- Instruction
Pick up the sermon below on baptism and the persecuted new believer from the Middle East, continuing it from its last sentence.

- Provided passage
BELIEVE: TEN KEY PRACTICES
by Pastor Martha-Jean Fitch
Februay 19, 2017
TEXT: Acts 2:42-47
One of my favorite things to do in ministry is to baptize someone! It is such an incredible thrill to see that new life of faith - to see the Holy Spirit alive and at work in someone! And it is so important to have the baptism together in worship as a church family. We now have a new brother in Christ - one we will link arms with to worship God and grow in faith and serve the Lord.
As I was anticipating having Tim's baptism this week - I heard an incredible story about a newly baptized Christian on WDLM last week. The story was told by Todd Nettleton, from Voice of the Martyrs - an organization that reaches out to help persecuted Christians.1
Todd Nettleton told the story about a woman who lives somewhere in the Middle East. They purposely left out the name of the country and name of this woman for her safety and protection. This woman was a solid Muslim who, out of some heartbreak in her life, came to faith in Jesus Christ. She had to leave her country in order to be baptized as it wasn't safe to do it where she lived. When she came back to her country, as a baptized believer, her family noticed something was different about her. What a testimony to how Christ works in our lives!
She shared with them, how she was now a believer in Christ. Her family was not at all happy about this. In fact, her brothers, who in their culture have an obligation to look out for her, said, "Listen, if you don't come back to Islam, we are going to take care of you. We have the right to kill you, if you don't return to Islam." She said, "No I am not going to do that."
She is now on the run. She actually had to flee her country and is now living in another country in the Middle East. The good news is that she is now plugged into a great church. She has been welcomed - they are discipling her and she is growing in her faith.
She has lost contact with her family. She actually had to throw away her cell phone because her family was texting threats and all sorts of mean, nasty things to her. So, she threw away her cell phone and lost contact - but she knows they are still looking for her. So, she lives a kind of quiet life. She doesn't have status in the country where she is living - she can't work and earn a living. It is a difficult life.

- Provided data
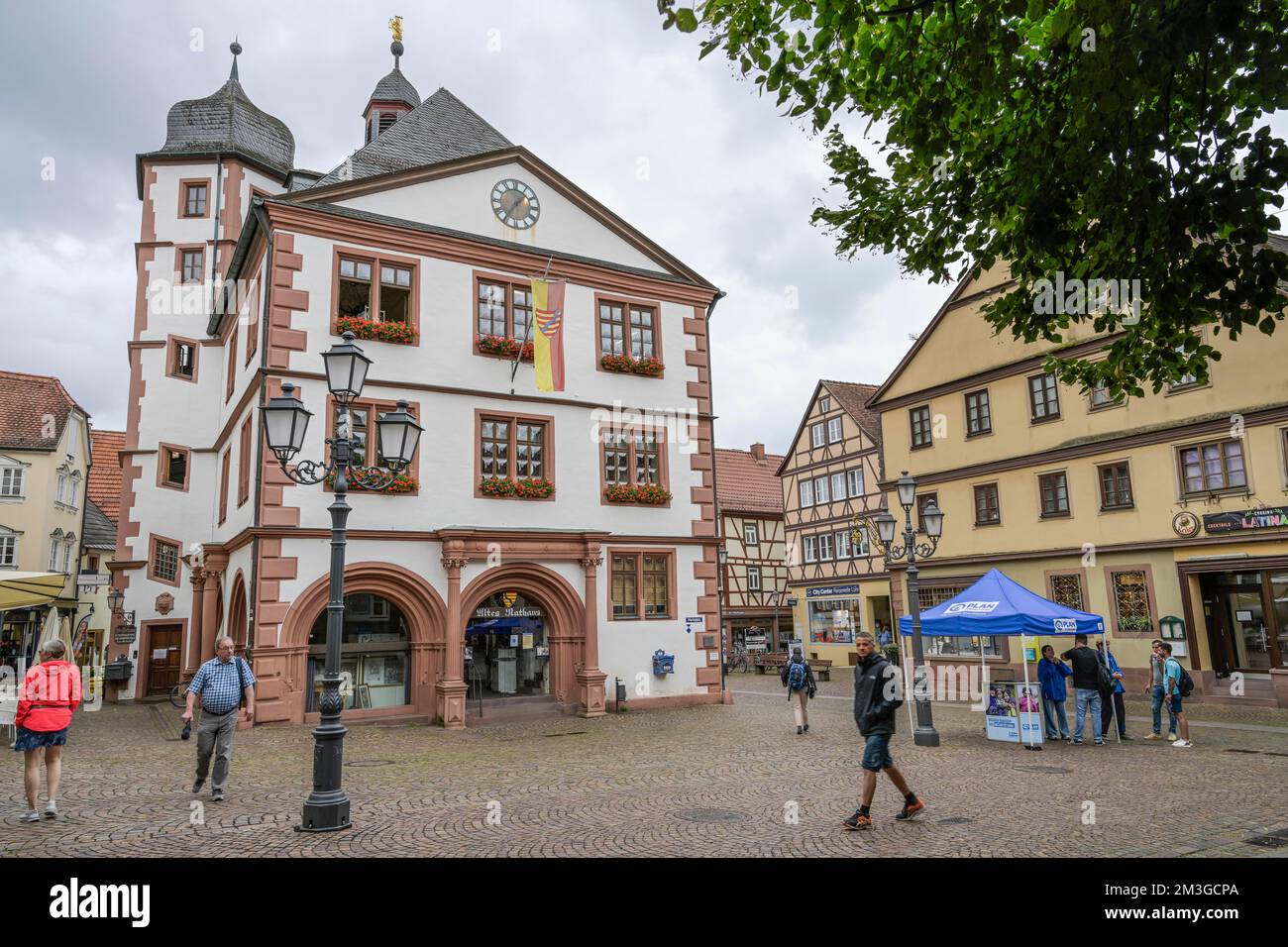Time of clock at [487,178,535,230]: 1:36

- Task result
But, thankfully this woman is involved in a very good church that is reaching out to her. So often, people who come to faith in Christ in the Middle East are so isolated. It is hard to meet together with other believers. But she is plugged into a church and is continuing to follow Christ. And because of Christ - she is our sister in Christ. We share a bond of love through Christ and care for her and pray for her. That is true Biblical Community!
How important it is for us as Christians to have a community of believers - the church - to walk with us on our faith journey - to give us support and encouragement - and help us grow in faith. We really can't go it alone! We were made for community. We need each other!
As we continue our sermon series on Believe - we look at those 10 Key Actions that are vital for our faith. The first 5 we have been learning about all had to do with key actions that deepen our relationship with God. The next five have to do with deepening our relationship with one another. We always have to look at the vertical and the horizontal part of faith - loving God and loving neighbor. Because we believe that the church is the primary way to accomplish His purposes on earth - we act on that belief by being in fellowship with Christians to accomplish God's purposes in my life, in the lives of others and in the world.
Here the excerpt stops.